# Best color bulb for night lights



## trudib (Jul 24, 2011)

OK need to know best color for nighttime bulb, that will only go on if temps drop, dont want the little fellow being woken by bright lights. Wouldn't set one at all for now but posh thermostat has to have day and night.


----------



## Welsh dragon (Oct 27, 2009)

If its for a Beardie they dont need or like nightime lighting so I wouldnt worry about using a bulb for the night .


----------



## BenjaminBoaz (Jan 6, 2006)

Red light for view with little disturbance


----------



## imitebmike (Jun 22, 2008)

i think a ceramic not be best...they dont give out light


----------



## janeann10uk (May 27, 2009)

beardies like to have dark of a night No night light needed


----------



## Ste123 (Apr 30, 2011)

Welsh dragon said:


> If its for a Beardie they dont need or like nightime lighting so I wouldnt worry about using a bulb for the night .


I agree but depends where the viv is going to be, if it's in a cold conservatory for example and with us getting to the last quarter of the year maybe the night time temperature drop is too much, this is something I'm looking at for my viv I'm setting up. if we have a bad winter and I think we will then maybe a low level ceramic would be needed just to raise the ambient temp up (on a stat so only on when the cold reachs a worrying level)

I know beardies are not nocturnal so you don't need a night light for viewing as all you will see is a beardie asleep


----------



## BenjaminBoaz (Jan 6, 2006)

sorry i didnt read that properly at all. Yes use ceramics on a pulse stat. if you want to view your animals after lights out use a red bulb.


----------



## janeann10uk (May 27, 2009)

beardies go to bed of a night - they only need a ceramic for heat, not light


----------



## BenjaminBoaz (Jan 6, 2006)

animals that come out at night dont need lights either - they can see in the dark.

we need lights to view them and red works very well.


----------



## UrolithicTitan (Sep 12, 2010)

A ceramic finture polaced in the centre of the roof of hte viv on a pulse stat set to 22°C with the probe properly positions will be fine. You could even set it up on timers so that the UV goes on an hour before the basking bulb the baking bulb then goes off an hour before the UV and th ceramic ficture turns on after the UV light goes off. :2thumb:


----------



## trudib (Jul 24, 2011)

I dont want the light or any bulb to come on , but my new all fandangle stat does i cant turn night temps off therefore want a bulb i can use with stat i have and dont want to use pulse stat. I have set the min to 60f as my viv never goes below that, however, i want in the winter to have the extra heat if needed as the stat controls day and night another bulb in the stat, a ceramic if a pulse stat is needed will be no good.

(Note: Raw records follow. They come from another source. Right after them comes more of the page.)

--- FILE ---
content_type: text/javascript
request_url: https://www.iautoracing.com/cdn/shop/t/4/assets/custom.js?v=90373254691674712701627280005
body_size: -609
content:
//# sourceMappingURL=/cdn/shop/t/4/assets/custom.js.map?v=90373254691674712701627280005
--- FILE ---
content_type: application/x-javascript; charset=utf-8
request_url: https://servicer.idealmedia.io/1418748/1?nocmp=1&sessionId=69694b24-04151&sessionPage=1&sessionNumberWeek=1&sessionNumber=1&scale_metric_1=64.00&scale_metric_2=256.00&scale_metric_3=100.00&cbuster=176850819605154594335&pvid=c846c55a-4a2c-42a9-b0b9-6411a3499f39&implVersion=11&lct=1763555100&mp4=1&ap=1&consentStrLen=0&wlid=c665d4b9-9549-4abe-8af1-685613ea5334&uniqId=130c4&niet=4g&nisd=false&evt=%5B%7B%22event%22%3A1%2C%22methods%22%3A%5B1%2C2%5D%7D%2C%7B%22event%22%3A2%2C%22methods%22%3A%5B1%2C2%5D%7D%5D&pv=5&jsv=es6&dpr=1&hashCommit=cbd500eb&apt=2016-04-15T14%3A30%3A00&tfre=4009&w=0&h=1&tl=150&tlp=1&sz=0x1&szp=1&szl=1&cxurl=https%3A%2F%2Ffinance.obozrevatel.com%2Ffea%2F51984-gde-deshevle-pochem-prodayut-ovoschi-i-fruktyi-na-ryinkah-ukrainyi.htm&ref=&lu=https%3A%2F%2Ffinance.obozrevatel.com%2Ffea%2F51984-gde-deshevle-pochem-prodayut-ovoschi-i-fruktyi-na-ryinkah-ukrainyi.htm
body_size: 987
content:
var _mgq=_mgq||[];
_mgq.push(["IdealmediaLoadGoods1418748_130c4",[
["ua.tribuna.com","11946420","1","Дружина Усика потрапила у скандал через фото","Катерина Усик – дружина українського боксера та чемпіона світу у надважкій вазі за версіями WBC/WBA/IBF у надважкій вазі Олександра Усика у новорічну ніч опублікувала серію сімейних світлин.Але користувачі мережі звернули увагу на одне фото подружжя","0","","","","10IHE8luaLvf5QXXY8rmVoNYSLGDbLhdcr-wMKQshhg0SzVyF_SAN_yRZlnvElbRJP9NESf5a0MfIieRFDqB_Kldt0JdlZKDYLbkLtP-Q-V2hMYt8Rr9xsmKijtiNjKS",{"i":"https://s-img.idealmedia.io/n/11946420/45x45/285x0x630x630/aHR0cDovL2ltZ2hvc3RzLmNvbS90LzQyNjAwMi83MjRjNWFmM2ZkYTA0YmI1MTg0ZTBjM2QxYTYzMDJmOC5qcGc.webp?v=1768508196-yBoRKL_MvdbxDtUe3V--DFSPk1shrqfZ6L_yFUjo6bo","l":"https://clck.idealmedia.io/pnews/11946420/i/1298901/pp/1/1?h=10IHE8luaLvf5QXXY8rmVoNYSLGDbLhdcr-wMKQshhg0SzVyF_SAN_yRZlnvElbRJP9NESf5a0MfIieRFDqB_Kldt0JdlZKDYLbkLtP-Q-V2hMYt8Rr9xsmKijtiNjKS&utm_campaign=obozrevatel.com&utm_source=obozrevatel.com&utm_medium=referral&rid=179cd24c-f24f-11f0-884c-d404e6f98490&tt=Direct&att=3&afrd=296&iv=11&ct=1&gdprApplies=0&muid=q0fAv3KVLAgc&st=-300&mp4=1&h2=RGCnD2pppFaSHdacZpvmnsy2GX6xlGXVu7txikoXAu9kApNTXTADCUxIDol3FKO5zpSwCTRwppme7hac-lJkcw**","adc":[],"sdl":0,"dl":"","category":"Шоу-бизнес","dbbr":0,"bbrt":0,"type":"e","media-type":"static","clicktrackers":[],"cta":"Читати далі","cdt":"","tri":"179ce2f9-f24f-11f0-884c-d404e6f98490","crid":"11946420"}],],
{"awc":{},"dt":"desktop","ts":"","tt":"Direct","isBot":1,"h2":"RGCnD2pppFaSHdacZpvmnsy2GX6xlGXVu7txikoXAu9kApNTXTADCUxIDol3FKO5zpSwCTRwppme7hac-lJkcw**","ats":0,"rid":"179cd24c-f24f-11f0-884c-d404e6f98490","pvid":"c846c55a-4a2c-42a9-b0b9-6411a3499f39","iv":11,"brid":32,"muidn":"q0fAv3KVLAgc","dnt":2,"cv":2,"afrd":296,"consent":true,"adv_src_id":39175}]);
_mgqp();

After spending £50 on this stat im not looking to buy another one and no not been a cheap scate. So what light will disturb him least if the temps drop to low blue or red? thanks for help so far but electrics are wired for nighttime bulb if temps need and i want best color for that


----------



## BenjaminBoaz (Jan 6, 2006)

red heat bulb 150 watt.


----------



## KurtH (Sep 24, 2010)

These are better than the red in my opinion.
A bit more natural Exo Terra : Night Glo / Moonlight Lamp


----------



## trudib (Jul 24, 2011)

thanks guys


----------



## BenjaminBoaz (Jan 6, 2006)

because they are called moon? lol. 

either are good. blue arent in the higher watts yet, so if your wanting heat:whistling2:


----------



## trudib (Jul 24, 2011)

animalstory said:


> because they are called moon? lol.
> 
> either are good. blue arent in the higher watts yet, so if your wanting heat:whistling2:


Will try blue for now at 75w as said temps really dont drop below 60f more of stat regulates night and cant turn it off and better to be safe then sorry for heat if that isnt enough then will try red. Again thanks for input guys


----------